Dengan wafatnya Khadijah maka meningkatlah
musibah yang Rasul hadapi. Karena bagi Rasululloh ShallAllohu ‘alaihi wasallam,
Khadijah adalah teman yang tulus dalam memperjuangkan Islam.
Begitulah Nafsul Muthmainnah telah pergi
menghadap Rabbnya setelah sampai pada waktu yang telah ditetapkan, setelah
beliau berhasil menjadi teladan terbaik dan paling tulus dalam berdakwah di
jalan Alloh dan berjihad dijalan-Nya.
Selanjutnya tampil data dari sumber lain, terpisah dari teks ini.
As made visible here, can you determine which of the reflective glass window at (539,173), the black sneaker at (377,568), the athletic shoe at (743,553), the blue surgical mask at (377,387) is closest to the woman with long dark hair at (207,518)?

Dalalm hubungannya, beliau menjadi seorang
istri yang bijaksana, maka beliau mampu meletakkan urusan sesuai dengan
tempatnya dan mencurahkan segala kemamapuan untuk mendatangkan keridhaan Alloh
dan Rasul-Nya. Karena itulah beliau berhak mendapat salam dari Rabb-nya dan
mendapat kabar gembira dengan rumah di surga yang terbuat dari emas, tidak ada
kesusahan didalamnya dan tidak ada pula keributan didalamnya. Karena itu pula
Rasululloh ShallAllohu ‘alaihi wasallam bersabda, yang artinya: “Sebaik-baik
wanita adalah Maryam binti Imran, sebaik-baik wanita adalah Khadijah binti
Khuwailid”.
Ya Alloh ridhailah Khadijah binti Khuwailid,
As-Sayyidah Ath-Thahirah. Seorang istri yang setia dan tulus, mukminah
mujahidah di jalan diennya dengan seluruh apa yang dimilikinya dari
perbendaharaan dunia. Semoga Alloh memberikan balasan yang paling baik karena
jasa-jasanya terhadap Islam dan kaum muslimin.